[Recorded data]

● ● ● ● ● ● ●

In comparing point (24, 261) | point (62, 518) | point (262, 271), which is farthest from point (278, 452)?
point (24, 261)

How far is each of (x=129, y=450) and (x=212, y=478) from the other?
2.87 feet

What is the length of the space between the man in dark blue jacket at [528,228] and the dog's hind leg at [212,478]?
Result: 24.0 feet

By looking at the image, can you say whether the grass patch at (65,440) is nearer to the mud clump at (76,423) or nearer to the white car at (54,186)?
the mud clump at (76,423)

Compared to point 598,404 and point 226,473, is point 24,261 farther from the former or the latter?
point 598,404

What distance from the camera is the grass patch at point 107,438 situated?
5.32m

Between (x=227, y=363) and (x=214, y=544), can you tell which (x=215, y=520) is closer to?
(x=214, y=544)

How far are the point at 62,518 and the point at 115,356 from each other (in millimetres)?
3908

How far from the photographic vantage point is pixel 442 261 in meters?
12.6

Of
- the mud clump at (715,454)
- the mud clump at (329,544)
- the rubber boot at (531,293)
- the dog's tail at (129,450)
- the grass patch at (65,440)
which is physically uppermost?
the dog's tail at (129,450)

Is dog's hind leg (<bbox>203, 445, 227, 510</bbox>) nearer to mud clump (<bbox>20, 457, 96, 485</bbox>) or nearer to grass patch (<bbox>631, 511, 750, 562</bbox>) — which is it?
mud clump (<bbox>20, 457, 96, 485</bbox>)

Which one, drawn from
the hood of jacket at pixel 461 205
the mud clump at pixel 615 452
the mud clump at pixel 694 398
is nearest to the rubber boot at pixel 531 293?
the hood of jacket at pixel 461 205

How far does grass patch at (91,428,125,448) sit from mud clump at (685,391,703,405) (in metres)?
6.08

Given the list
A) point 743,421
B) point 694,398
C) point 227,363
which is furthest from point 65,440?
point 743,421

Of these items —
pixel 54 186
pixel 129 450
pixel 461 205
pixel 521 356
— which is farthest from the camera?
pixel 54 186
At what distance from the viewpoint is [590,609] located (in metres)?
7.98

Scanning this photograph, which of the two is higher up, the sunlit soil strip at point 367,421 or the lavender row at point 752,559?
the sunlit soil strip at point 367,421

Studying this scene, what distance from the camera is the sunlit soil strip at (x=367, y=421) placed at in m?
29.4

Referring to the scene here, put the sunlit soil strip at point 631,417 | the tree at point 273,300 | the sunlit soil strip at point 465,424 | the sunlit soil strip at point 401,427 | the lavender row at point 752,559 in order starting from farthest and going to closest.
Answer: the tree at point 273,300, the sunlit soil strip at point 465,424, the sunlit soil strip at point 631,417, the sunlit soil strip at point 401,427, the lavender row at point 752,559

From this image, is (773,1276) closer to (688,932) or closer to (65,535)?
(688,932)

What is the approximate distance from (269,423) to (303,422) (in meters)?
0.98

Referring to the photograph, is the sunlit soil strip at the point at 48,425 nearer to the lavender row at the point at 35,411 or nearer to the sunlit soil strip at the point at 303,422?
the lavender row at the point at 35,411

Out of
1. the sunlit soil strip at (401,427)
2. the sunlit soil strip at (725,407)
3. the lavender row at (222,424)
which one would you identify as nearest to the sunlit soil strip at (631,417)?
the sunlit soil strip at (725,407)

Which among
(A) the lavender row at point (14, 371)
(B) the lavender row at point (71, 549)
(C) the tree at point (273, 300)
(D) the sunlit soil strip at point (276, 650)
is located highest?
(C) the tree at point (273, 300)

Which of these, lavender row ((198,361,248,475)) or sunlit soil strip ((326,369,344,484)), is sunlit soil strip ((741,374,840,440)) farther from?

● ● ● ● ● ● ●

» **Work required**:
Copy every one of the lines above without changing anything in them.

» **Task result**:
In comparing point (24, 261) | point (62, 518) | point (262, 271), which is farthest from point (278, 452)?
point (24, 261)

How far is each of (x=129, y=450) and (x=212, y=478) from the other?
2.87 feet

What is the length of the space between the man in dark blue jacket at [528,228] and the dog's hind leg at [212,478]?
Result: 24.0 feet

By looking at the image, can you say whether the grass patch at (65,440) is nearer to the mud clump at (76,423) or nearer to the white car at (54,186)?
the mud clump at (76,423)

Compared to point 598,404 and point 226,473, is point 24,261 farther from the former or the latter?
point 598,404

What distance from the camera is the grass patch at point 107,438 situated?
5.32m

Between (x=227, y=363) and (x=214, y=544), can you tell which (x=215, y=520) is closer to?
(x=214, y=544)

How far are the point at 62,518 and the point at 115,356 from each other (in millimetres)?
3908

How far from the photographic vantage point is pixel 442 261 in meters?
12.6

Of
- the mud clump at (715,454)
- the mud clump at (329,544)
- the rubber boot at (531,293)
- the dog's tail at (129,450)
- the grass patch at (65,440)
which is physically uppermost?
the dog's tail at (129,450)

Is dog's hind leg (<bbox>203, 445, 227, 510</bbox>) nearer to mud clump (<bbox>20, 457, 96, 485</bbox>) or nearer to grass patch (<bbox>631, 511, 750, 562</bbox>) — which is it?
mud clump (<bbox>20, 457, 96, 485</bbox>)

Which one, drawn from
the hood of jacket at pixel 461 205
the mud clump at pixel 615 452
the mud clump at pixel 694 398
is nearest to the rubber boot at pixel 531 293?
the hood of jacket at pixel 461 205

How far does grass patch at (91,428,125,448) sit from mud clump at (685,391,703,405) (in metres)?
6.08

Given the list
A) point 743,421
B) point 694,398
C) point 227,363
which is furthest from point 65,440?
point 743,421

Of these items —
pixel 54 186
pixel 129 450
pixel 461 205
pixel 521 356
— which is farthest from the camera?
pixel 54 186
At what distance from the viewpoint is [590,609] located (in metres)?
7.98

Scanning this photograph, which of the two is higher up, the sunlit soil strip at point 367,421 or the lavender row at point 752,559?
the sunlit soil strip at point 367,421

Studying this scene, what distance from the camera is the sunlit soil strip at (x=367, y=421) placed at in m?
29.4

Referring to the scene here, put the sunlit soil strip at point 631,417 | the tree at point 273,300 | the sunlit soil strip at point 465,424 | the sunlit soil strip at point 401,427 | the lavender row at point 752,559 in order starting from farthest and going to closest.
Answer: the tree at point 273,300, the sunlit soil strip at point 465,424, the sunlit soil strip at point 631,417, the sunlit soil strip at point 401,427, the lavender row at point 752,559

From this image, is (773,1276) closer to (688,932) or closer to (65,535)?
(688,932)

What is the approximate distance from (269,423) to (303,422) (in meters)?
0.98

Referring to the photograph, is the sunlit soil strip at the point at 48,425 nearer to the lavender row at the point at 35,411 or nearer to the sunlit soil strip at the point at 303,422?
the lavender row at the point at 35,411

Out of
1. the sunlit soil strip at (401,427)
2. the sunlit soil strip at (725,407)
3. the lavender row at (222,424)
which one would you identify as nearest to the sunlit soil strip at (631,417)?
the sunlit soil strip at (725,407)

Which among
(A) the lavender row at point (14, 371)
(B) the lavender row at point (71, 549)
(C) the tree at point (273, 300)
(D) the sunlit soil strip at point (276, 650)
is located highest?
(C) the tree at point (273, 300)

Which of these, lavender row ((198,361,248,475)) or sunlit soil strip ((326,369,344,484)), is sunlit soil strip ((741,374,840,440)) farther from?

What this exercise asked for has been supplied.